*** Opening of ENTRIES SUPPLIED ***

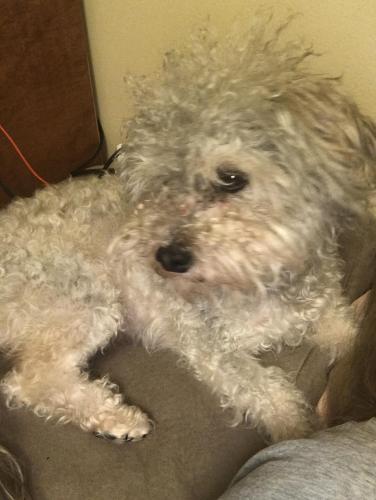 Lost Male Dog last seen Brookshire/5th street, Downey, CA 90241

*** Close of ENTRIES SUPPLIED ***
*** Opening of ENTRIES SUPPLIED ***

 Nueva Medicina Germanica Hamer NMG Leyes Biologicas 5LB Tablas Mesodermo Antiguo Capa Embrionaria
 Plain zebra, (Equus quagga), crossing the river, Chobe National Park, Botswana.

*** Close of ENTRIES SUPPLIED ***
*** Opening of ENTRIES SUPPLIED ***

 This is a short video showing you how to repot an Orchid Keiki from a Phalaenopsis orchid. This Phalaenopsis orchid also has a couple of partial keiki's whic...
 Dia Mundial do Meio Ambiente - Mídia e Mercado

*** Close of ENTRIES SUPPLIED ***

* PROBLEM STATEMENT *
Copy out precisely the lines from the line with "This is a short" to the line with "Dia Mundial do" in the material above, including those two lines and omitting all the rest.

* WRITTEN RESPONSE *
 This is a short video showing you how to repot an Orchid Keiki from a Phalaenopsis orchid. This Phalaenopsis orchid also has a couple of partial keiki's whic...
 Dia Mundial do Meio Ambiente - Mídia e Mercado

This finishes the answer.